TEKS YANG DISEDIAKAN
▼

Kelima, perlu meningkatkan eksistensi Forum Komunikasi Ponpes (FKPP). Sesusai dengan nama forum atau organisasinya sebuah forum komunikasi, maka jelas akan bermuatan pertukaran informasi. Forum komunikasi ini hadir untuk memfasilitasi pondok pondok lain untuk saling berbagi informasi dan membangun kerja sama satu sama lain.
“Ajang bertukar informasi, apa yang harus dibenahi, apa yang bisa dijadikan sebuah wadah kerjasama termasuk apa kendala dan masalah yang dihadapi di lingkungan ponpes masing-masing,” katanya.
Secara prinsip, Hendri mendukung langkah Kemenag RI yang telah menggulirkan aturan melalui Keputusan Dirjen Pendis nomor 1262 tahun 2024 tentang petunjuk teknis pengasuhan ramah anak di pondok pesantren.
“Kepdirjen Pendis tersebut berisi tentang pola pengasuhan ramah anak. Baik itu bagaimana pola pembelajaran, ibadah sholat, dan hal teknis lainnya, semua diatur dalam Kepdirjen tersebut. Kedepan ini akan menjadi salah satu syarat ijin operasional pondok pesantren baru,” jelasnya.
Hal itu membuktikan kepada masyarakat, Kementerian Agama terus berbenah, termasuk untuk memperbaiki prosedur pemberian izin operasional lembaga pendidikan agama dan keagamaan, kedepan.

▲

YANG HARUS DIKERJAKAN
Bisakah Anda menuliskan kembali seluruh bagian teks tentang pondok pesantren dari "Kelima, perlu meningkatkan" hingga "satu sama lain." dengan menukar "informasi" menjadi "kabar"? Gunakan hanya teks tentang pondok pesantren sebagai acuan.

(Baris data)
▼

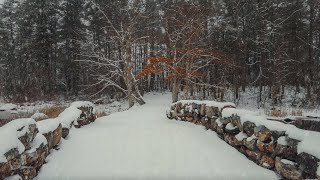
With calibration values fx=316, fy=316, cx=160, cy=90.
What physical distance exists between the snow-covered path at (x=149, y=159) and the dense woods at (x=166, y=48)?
1134 centimetres

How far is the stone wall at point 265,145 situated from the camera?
3854 millimetres

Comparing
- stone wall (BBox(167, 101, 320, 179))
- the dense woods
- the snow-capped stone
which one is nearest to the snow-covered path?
stone wall (BBox(167, 101, 320, 179))

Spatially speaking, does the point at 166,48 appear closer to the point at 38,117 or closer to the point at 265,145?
the point at 38,117

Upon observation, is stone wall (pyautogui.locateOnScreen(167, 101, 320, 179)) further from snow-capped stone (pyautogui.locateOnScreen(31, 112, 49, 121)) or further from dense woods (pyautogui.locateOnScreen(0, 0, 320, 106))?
dense woods (pyautogui.locateOnScreen(0, 0, 320, 106))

▲

SEBAGAI TANGGAPAN
Kelima, perlu meningkatkan eksistensi Forum Komunikasi Ponpes (FKPP). Sesusai dengan nama forum atau organisasinya sebuah forum komunikasi, maka jelas akan bermuatan pertukaran kabar. Forum komunikasi ini hadir untuk memfasilitasi pondok pondok lain untuk saling berbagi kabar dan membangun kerja sama satu sama lain.